Recycle, repurpose, reuse
Recycle, repurpose, reuse … is the mantra heard loud and clear from the Kripke Enterprise family.
In keeping with that philosophy, Earth Day, April 22, will be a time for the community to celebrate with them. Kripke is hosting day-long festivities including a live 104.7 WIOT radio broadcast, free lunch, and free prizes. “We are also offering the highest prices of the year to those who bring in their obsolete metal items to recycle,” promised Andy Golding, Kripke’s chief strategy officer.
The company has been open to consumer recycling for the past two years. The public can bring unwanted aluminum, copper, brass and steel items such as porch furniture, cables and wires found in appliances and machines, brass faucets, and much more to receive cash for their recyclable. In fact, a booklet, “Make More Money, Kripke Insider’s Guide to Metal Recycling,” is available at company headquarters to help explain the recycling process. According to Golding, metal items have value. “Recycling keeps those metals out of landfills. People earn cash for the items they bring to recycle. Those items are segregated and sent to mills where they are used to make new items. This is a win for the environment, for the recycler, for us and for the end users,” he said.
“Our business has always been to broker scrap metal and sell it to industries who will reuse and make something else,” noted Golding. “While recycling is about keeping items out of the landfill, it is just as important to have that metal to reuse. There is not enough iron, steel, aluminum and more to make all of the stuff we want.
We have also always been a business to business recycler,” he said. “Seventy percent of all stainless steel and steel products made in the United States are from recycled steel.”
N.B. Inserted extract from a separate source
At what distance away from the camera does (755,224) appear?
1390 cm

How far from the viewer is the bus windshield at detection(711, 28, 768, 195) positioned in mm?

“The first month we began buying metal items from the public, we had 100 people who recycled metals. This past March, we had 1,400 people who stopped by to sell us their unused metal items,” Golding stated. “In the past two years, we have recycled 10 million pounds of metal from the public.”
“When we opened recycling to the public our goal was to elevate the recycling metal experience to the highest level,” Golding emphasized. “Our parking lot is spotless. Everything is clearly marked, making the process easy. Everyone is greeted with a smile. We never give change, we round up to the next dollar when we pay for recycling. Everyone leaves with a piece of Bazooka bubble gum, too.”
Convenient hours for public recycling are Monday through Friday from 8 am to 4:30 pm with a 6:30 pm closing on Wednesday; and Saturday from 8 to 11:30 am. “We want to give people as much opportunity to come here as possible. We also want people to leave here with air in their tires and money in their pockets. Everyone wins when they recycle metals here. The recyclers earn cash, we get much-needed metal that we sell to people who make stuff and, best of all, none of this goes into a landfill!”
Recycle, repurpose, reuse have been every day phrases for Kripke company personnel long before they became popular buzz words and they continue to resound today.